I heard, the other day, of someone who doesn’t like strawberries. Not “could take them or leave them” or even “obviously they’re nice but I prefer raspberries”, you understand; actively dislikes them. Who knows what such a person might be capable of? I always preferred raspberries myself, as it happens. Easier to eat, which should count for something, and less likely, in my experience (which covers many of the PYOs and markets of East Kent) to disappoint than a strawberry, which, when bad (underripe, cold, et cetera) can serve more as a reminder of the essential purposelessness of life than as a berry, which, in fact, they are not. (Like everyone else, I have always assumed that strawberries are so-called because of the beds of straw they are coddled in; this is, apparently, also untrue). Still, if a bad strawberry has an upside it is that it reminds you that strawberries, when good, can be very good indeed; anyone who dislikes them is clearly under suspicion, but so is anyone who declares them their favourite fruit – at least past the age of eight. (Anyone who says their favourite fruit is tomato should be removed from your social circle).

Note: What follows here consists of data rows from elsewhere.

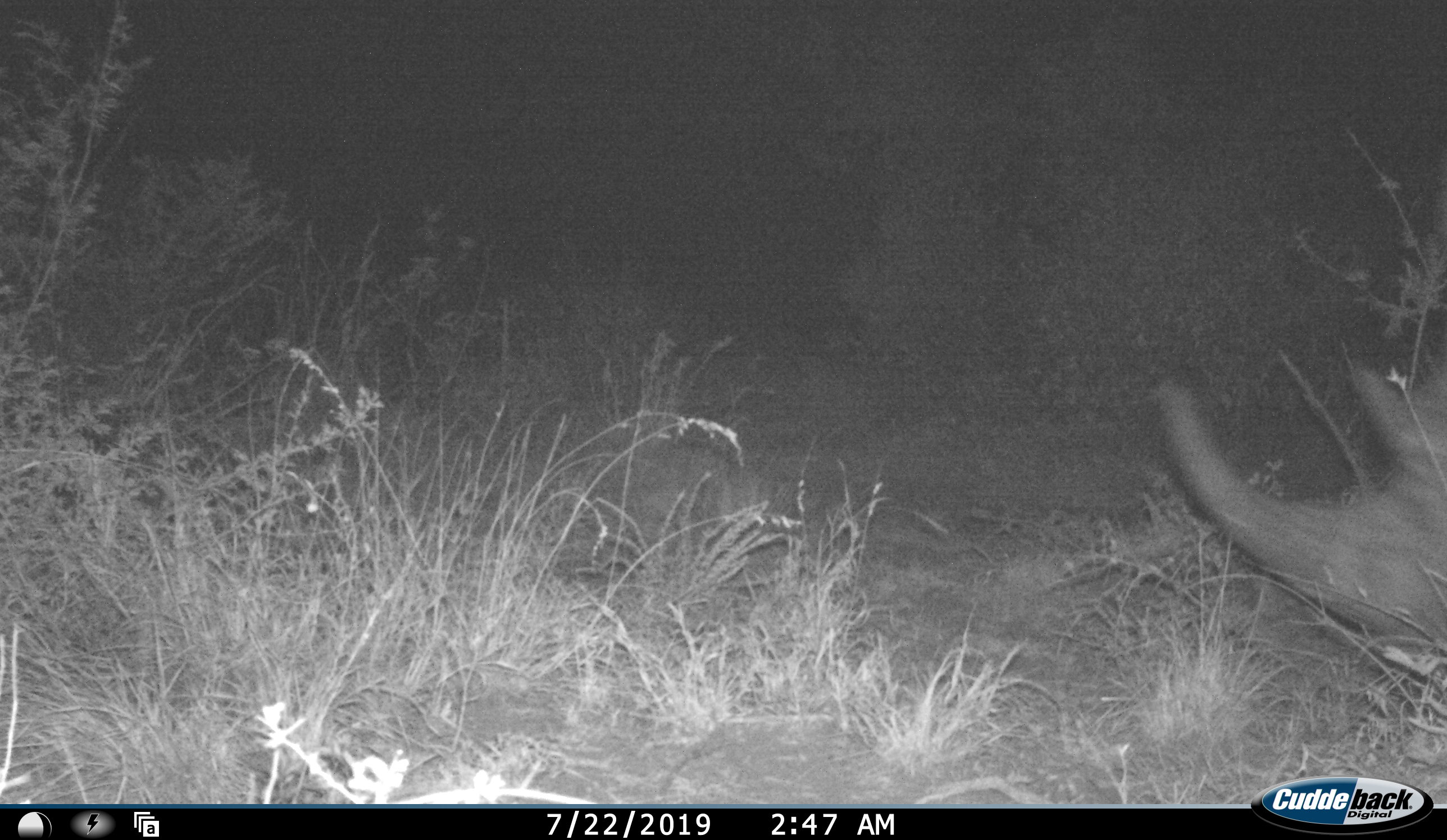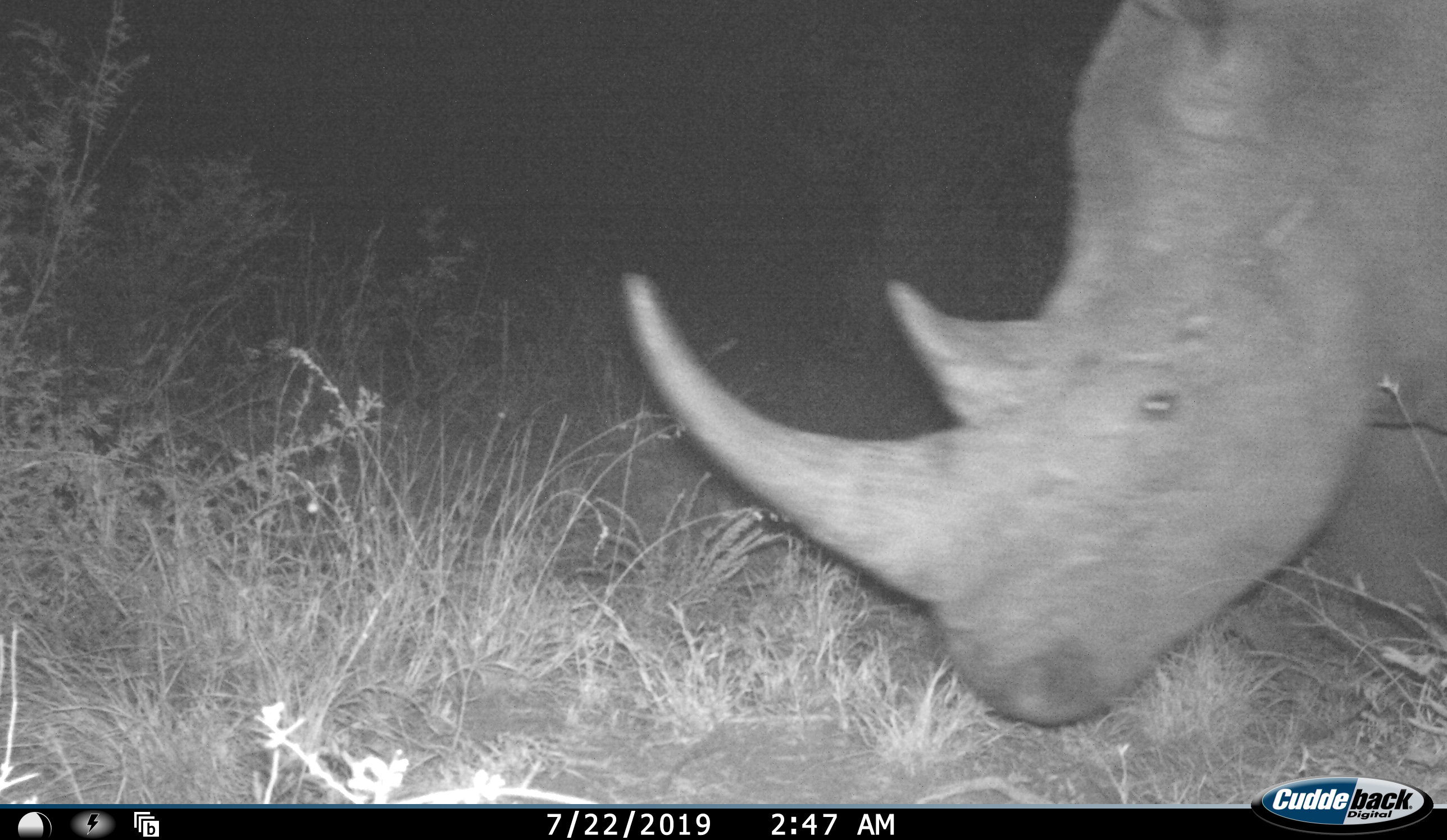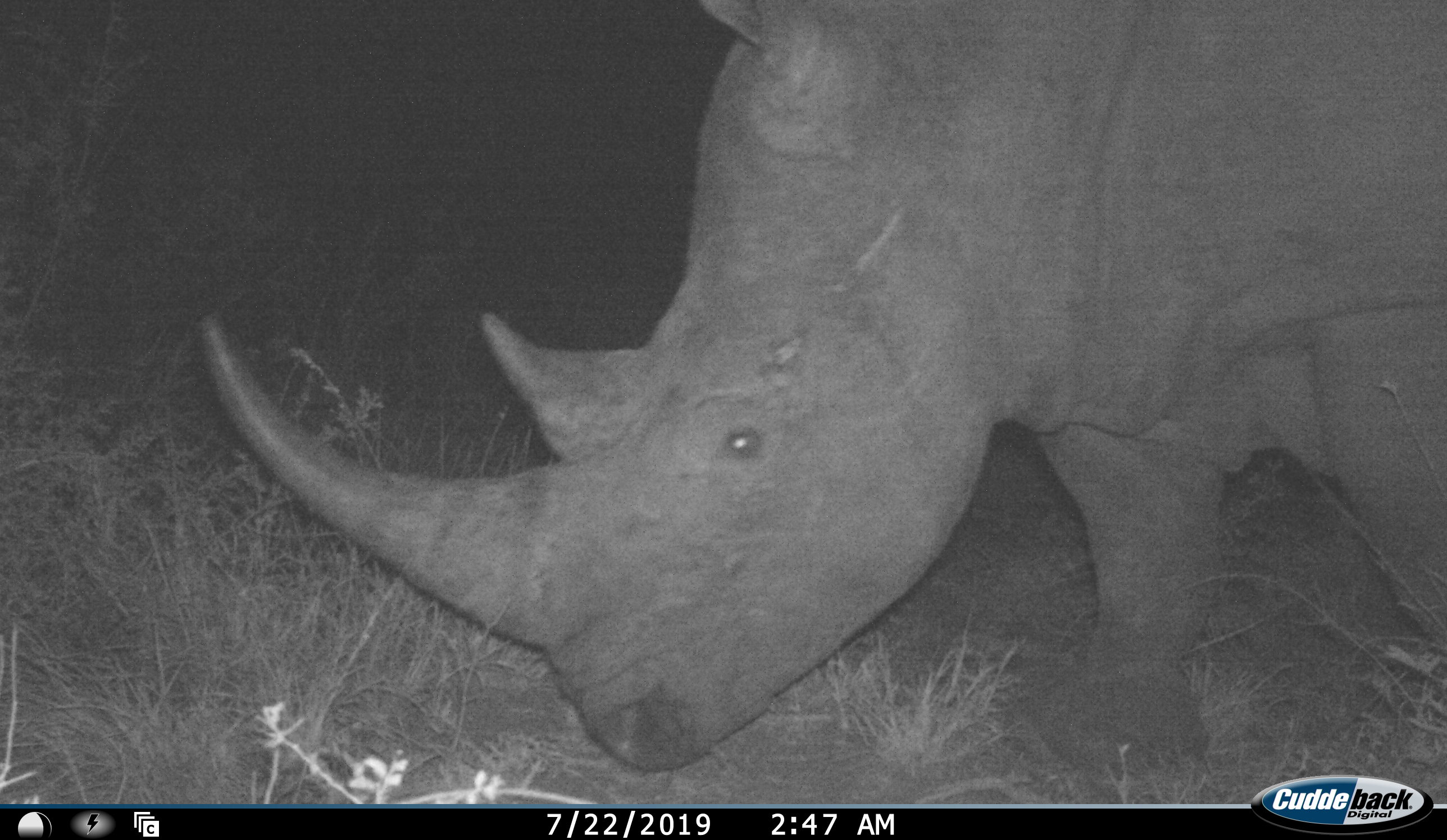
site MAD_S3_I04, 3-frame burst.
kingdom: Animalia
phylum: Chordata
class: Mammalia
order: Perissodactyla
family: Rhinocerotidae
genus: Ceratotherium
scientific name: Ceratotherium simum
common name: white rhinoceros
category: rhinoceroswhite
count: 1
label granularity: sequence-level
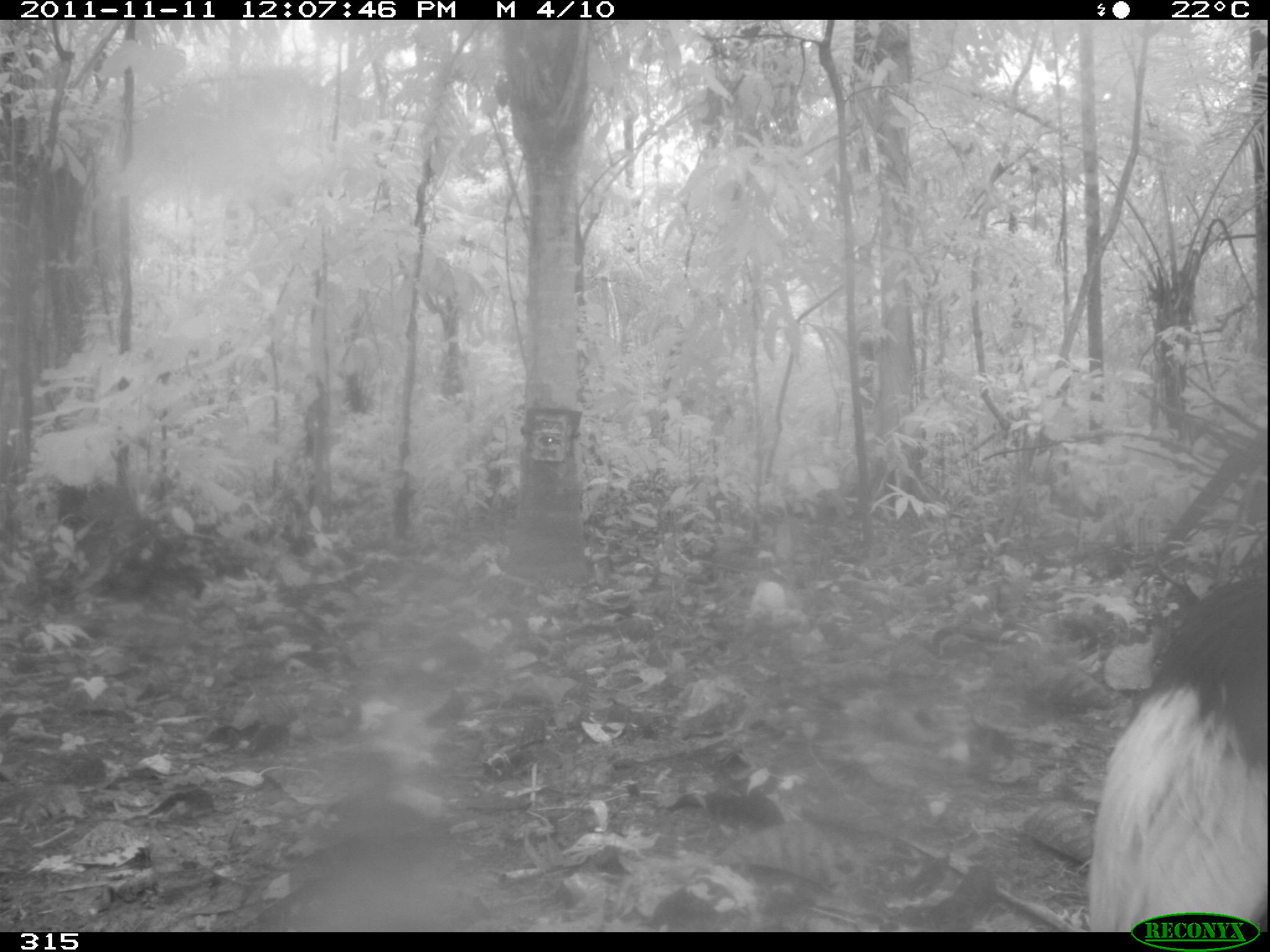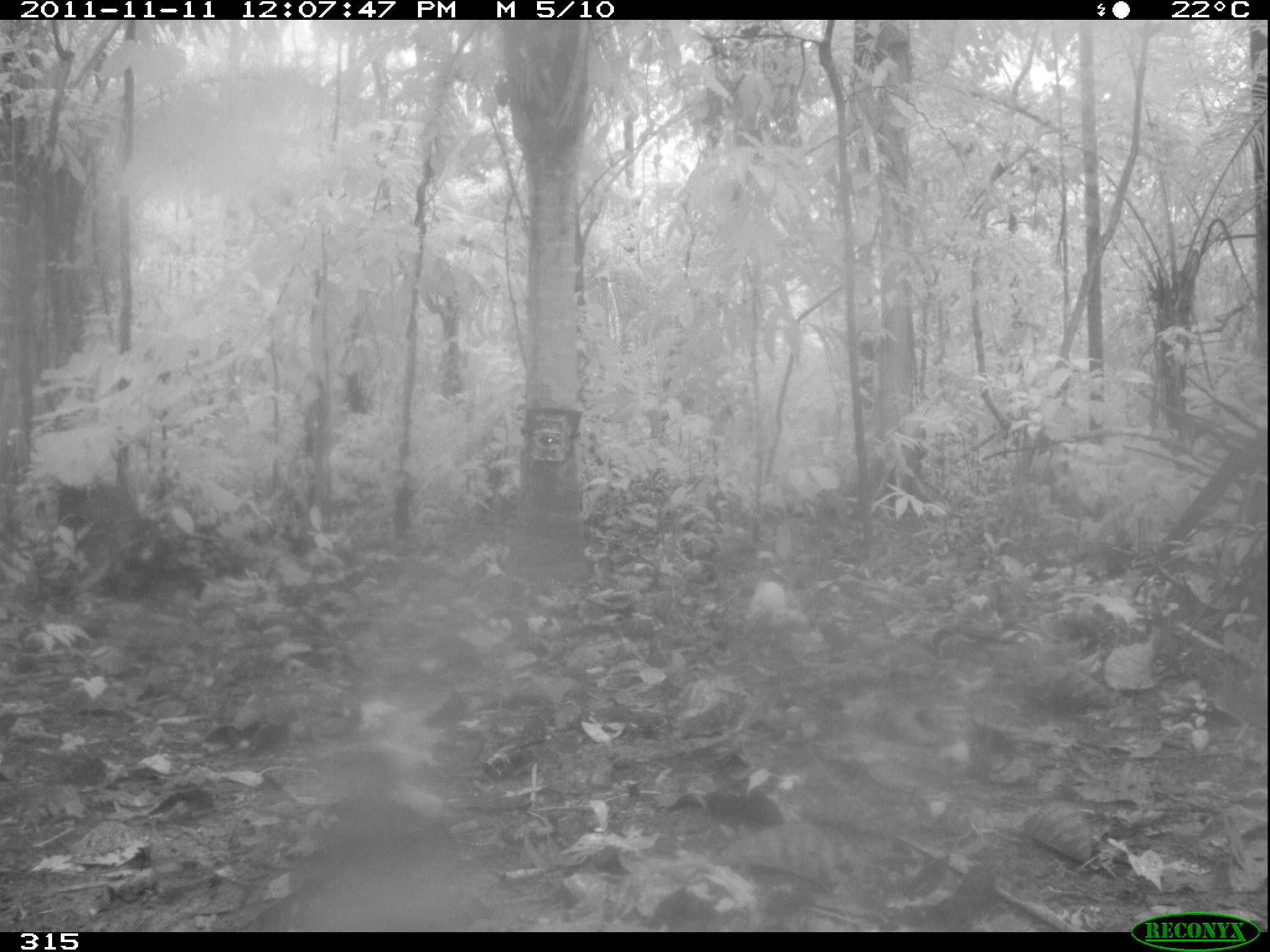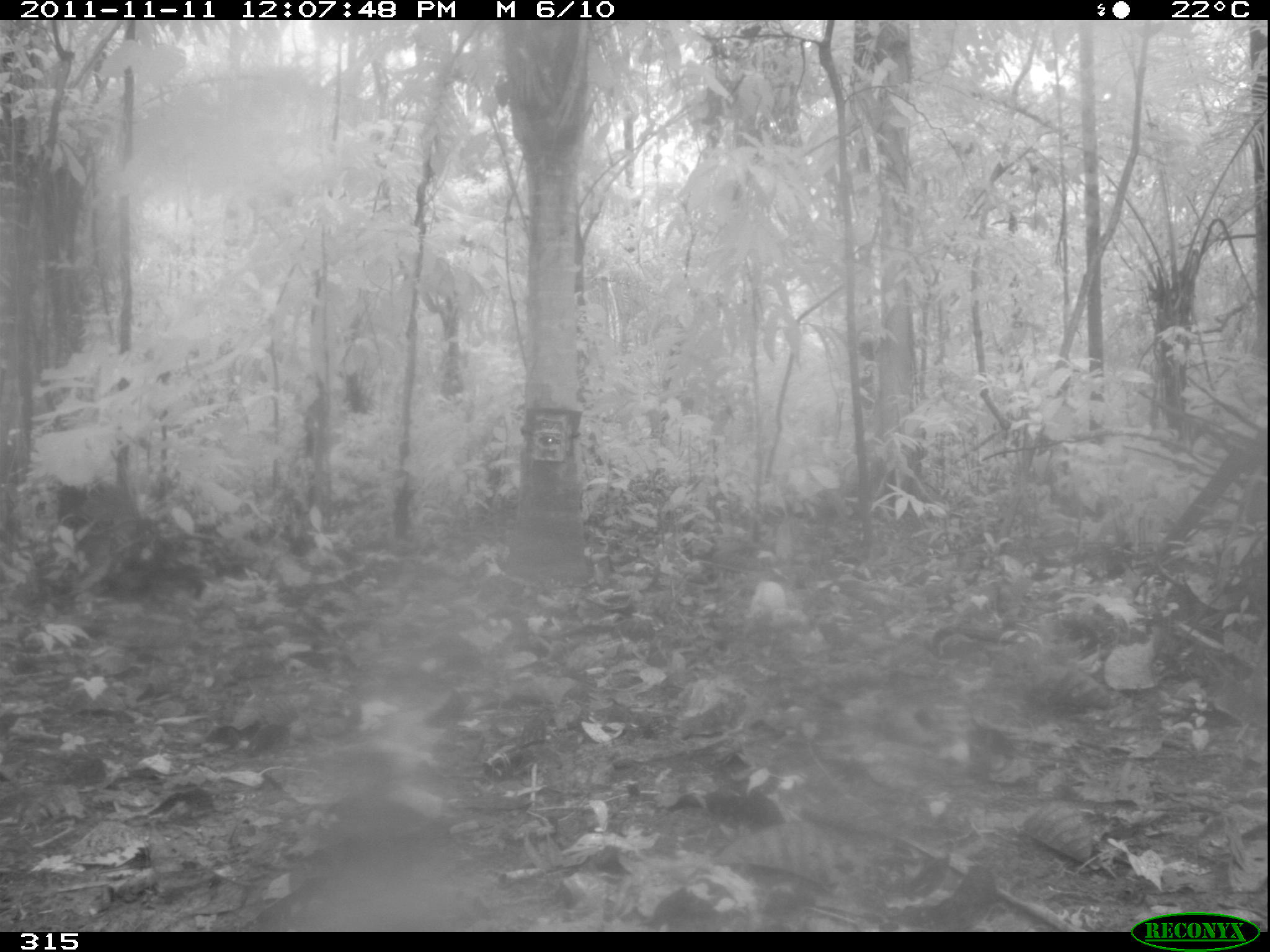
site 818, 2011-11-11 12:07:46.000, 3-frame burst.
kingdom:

People wax in all kinds of directions about the peach; there is something about stone fruit which inspires food writers to a sort of erotic prose-poetry, especially when it is dripping and ripe, with a barely-perceptible down fuzzing its clefts and its curves, but peaches in particular don’t do much for me. Sweet, yes, soft, yes, perfumed, sometimes… perhaps my taste for them has been ruined by peach-flavoured sweets, which are, more often than not, absolutely foul. Give me a greengage, with its taut skin snapping over its fleshy cells! Give me, actually, a cherry. Cherries are obviously the best fruit. They are bite-sized, with a stone small enough to suck and then spit out; they are red, as fruit should be (except greengages); they are delicious. There is a reason why things come with a cherry on top, and not, say, a nectarine. The best thing about cherries is that they can be sour. Dried sour cherries are a magnificent thing, good with lamb or chicken or pork or baked into a tart. I have never, I am sorry to say, had the pleasure of a fresh one, but it is only a matter of time, and besides, the potential for sourness inherent in even the sweetest of cherries (they need each other, you see; the sour ones pollinate the sweet ones) means that you can happily add your own. Anything with cherry in will benefit from a squeeze of lemon or a splash of vinegar, or, indeed, a huge amount.
If you are in possession of a quantity of cherries and some good, preferably live vinegar, then you can (once you have eaten about half of the former) pit and crush the one and pour the other over it, leave to macerate overnight or for longer, then strain, mix with enough honey or other sugar to make it palatably sweet, and then dilute with sparkling or plain water; this is a shrub, and very tasty it is too. I have incorporated this ‘recipe’ as it were by stealth partly because the quantities I use are precisely that vague (although I could have easily made them up, and no-one would be any the wiser) but mainly because it is not the sort of thing you have to think about making, and set out your ingredients carefully; you just mix some nice things together, and then you have something different but also nice. Fill your kitchen with nice things, among them ripe cherries.